Russia, China and several other large United Nations member states
are among a small but powerful group of countries that look to be
dodging Monday’s U.N. reform summit hosted by the President and
Secretary-General António Guterres, according to a list of countries to
be in attendance, as seen by Fox News.
Fox News obtained a brief outline of a United States drafted 10-point
plan for U.N. reform known as a “Political Declaration for U.N. Reform
High Level Event,” which gives U.S. support to Guterres’s reform efforts
at the world body.
On Friday, the United States U.N. Ambassador Nikki Haley told
reporters at the White House that the U.N. reform event being chaired by
the president was “very, very important.”
“We asked other countries to sign on to their support of reform, and
120 countries have signed on and will be in attendance. That's a
miraculous number,” she said.
All those 120 countries had to first sign the declaration before
being allowed to attend the event. There are 193 member states of the
United Nations.
Among those not attending are Russia and China — the two most
powerful members of the BRICS group of nations, which has been working
actively to counterbalance U.S. influence on the world monetary system.
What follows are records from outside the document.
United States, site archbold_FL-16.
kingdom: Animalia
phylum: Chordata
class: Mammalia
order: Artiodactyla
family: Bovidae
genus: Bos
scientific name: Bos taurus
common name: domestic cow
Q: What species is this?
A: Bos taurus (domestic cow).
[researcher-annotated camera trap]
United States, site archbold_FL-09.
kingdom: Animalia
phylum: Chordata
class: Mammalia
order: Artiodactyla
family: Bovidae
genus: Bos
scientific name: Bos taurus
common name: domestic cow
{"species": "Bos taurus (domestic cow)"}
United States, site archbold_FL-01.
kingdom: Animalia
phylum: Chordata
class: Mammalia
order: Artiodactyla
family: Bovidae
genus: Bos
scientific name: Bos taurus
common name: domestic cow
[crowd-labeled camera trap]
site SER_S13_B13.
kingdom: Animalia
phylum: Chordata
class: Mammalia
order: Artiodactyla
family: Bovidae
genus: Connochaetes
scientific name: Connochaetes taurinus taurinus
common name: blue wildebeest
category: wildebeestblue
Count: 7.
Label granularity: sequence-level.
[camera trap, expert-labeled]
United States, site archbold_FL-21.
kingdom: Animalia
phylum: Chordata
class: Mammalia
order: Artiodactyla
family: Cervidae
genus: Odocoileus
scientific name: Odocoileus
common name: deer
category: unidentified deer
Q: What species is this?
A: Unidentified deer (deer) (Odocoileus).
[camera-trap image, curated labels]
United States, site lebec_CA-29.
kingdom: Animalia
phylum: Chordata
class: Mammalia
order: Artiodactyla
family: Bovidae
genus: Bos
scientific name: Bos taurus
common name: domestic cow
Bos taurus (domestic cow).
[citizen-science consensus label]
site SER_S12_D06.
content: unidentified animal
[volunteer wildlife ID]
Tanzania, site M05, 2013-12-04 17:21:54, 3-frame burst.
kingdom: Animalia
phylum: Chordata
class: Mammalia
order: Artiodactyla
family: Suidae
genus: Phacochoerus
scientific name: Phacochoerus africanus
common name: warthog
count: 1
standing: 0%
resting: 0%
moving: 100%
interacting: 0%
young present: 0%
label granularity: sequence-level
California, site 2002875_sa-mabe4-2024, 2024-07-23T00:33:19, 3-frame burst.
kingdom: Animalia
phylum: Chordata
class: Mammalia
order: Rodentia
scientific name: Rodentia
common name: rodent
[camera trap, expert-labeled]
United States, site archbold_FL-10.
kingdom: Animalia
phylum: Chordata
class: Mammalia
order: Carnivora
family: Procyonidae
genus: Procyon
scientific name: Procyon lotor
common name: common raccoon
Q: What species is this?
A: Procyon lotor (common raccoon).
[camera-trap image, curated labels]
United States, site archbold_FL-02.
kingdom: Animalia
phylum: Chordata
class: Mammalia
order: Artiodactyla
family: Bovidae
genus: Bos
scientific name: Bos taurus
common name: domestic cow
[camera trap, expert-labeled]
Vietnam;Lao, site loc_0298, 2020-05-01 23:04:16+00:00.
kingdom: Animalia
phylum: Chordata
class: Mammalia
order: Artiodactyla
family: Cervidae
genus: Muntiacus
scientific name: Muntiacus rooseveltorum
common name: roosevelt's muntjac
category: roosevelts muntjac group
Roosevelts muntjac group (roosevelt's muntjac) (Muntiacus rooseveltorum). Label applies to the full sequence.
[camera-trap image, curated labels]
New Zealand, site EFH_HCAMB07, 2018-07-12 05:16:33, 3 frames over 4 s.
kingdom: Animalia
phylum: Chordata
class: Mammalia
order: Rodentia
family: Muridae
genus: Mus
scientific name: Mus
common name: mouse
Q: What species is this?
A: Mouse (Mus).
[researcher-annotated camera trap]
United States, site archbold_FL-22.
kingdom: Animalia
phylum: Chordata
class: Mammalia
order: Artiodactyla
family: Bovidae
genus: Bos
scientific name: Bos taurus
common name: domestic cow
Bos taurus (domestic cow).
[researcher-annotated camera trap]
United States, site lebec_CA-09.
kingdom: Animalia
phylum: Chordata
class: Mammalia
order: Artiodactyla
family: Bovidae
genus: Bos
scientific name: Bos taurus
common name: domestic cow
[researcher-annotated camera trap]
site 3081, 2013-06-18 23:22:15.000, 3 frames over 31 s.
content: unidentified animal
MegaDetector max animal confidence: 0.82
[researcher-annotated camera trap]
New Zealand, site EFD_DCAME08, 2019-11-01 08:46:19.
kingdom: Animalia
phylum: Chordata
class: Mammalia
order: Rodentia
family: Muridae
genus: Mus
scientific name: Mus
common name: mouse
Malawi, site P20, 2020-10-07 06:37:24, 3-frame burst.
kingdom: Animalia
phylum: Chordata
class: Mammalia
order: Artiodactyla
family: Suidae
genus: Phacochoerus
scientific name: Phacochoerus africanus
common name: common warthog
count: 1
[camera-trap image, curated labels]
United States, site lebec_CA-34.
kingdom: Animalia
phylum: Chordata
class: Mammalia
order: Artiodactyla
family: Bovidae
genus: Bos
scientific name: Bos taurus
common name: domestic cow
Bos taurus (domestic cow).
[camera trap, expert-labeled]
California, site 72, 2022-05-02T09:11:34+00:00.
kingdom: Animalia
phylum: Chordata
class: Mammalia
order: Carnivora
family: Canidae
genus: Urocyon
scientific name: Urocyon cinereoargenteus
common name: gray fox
BRICS is the acronym for a group of five major emerging national
economies: Brazil, Russia, India, China and South Africa. The group is
estimated to make up some 41 percent of the world population.
India is the only BRICS member that shall attend.
While Russia and Chinese hold significant influence at the world
body, their contributions to the U.N. budget is but a small fraction of
what the U.S. doles out each year in contributions.
“It’s not surprising that some countries, especially those who have
taken on geopolitically competitive positions to the United States,
would shun this initiative,” said Jonathan Wachtel, a former spokesman
for Ambassador Haley and director of communications at the U.S Mission
to the U.N.
“In pushing back they would probably argue that any reform agenda
taken up at the U.N. shouldn’t be driven by one country but rather by
all member states of the U.N.,” Wachtel said.
Russia’s Deputy U.N. Ambassador, Sergey Kononuchenko, railed against
the Secretary-General’s report on advancing the U.N.’s development
system, all part of Guterres’s U.N. reforms.
In a speech earlier this summer at the U.N., obtained by Fox News,
the ambassador said the Secretary-General’s reform was an attempt to
weaken control by member states.
“We have carefully studied the report, which, unfortunately, raises
not hopes, but rather serious concerns for the future of the United
Nations development system,” Kononuchenko said in response to the
Secretary-General’s earlier presentation to member states.
The United States is by far the biggest contributor to the United
Nations paying 22 percent of its regular budget, 28 percent of its
peacekeeping budget and hundreds of millions in voluntary contributions
to U.N. bodies such as UNICEF.
Wachtel told Fox News that while the Russian and Chinese governments
likely agree with some of the proposed reforms, the U.S. still plays a
bigger role.
“The United States, the largest single contributor to the United
Nations, has every right to demand that U.S. taxpayer money is not
wasted,” he said.
Questions sent to both the Chinese and Russian U.N. missions went unanswered.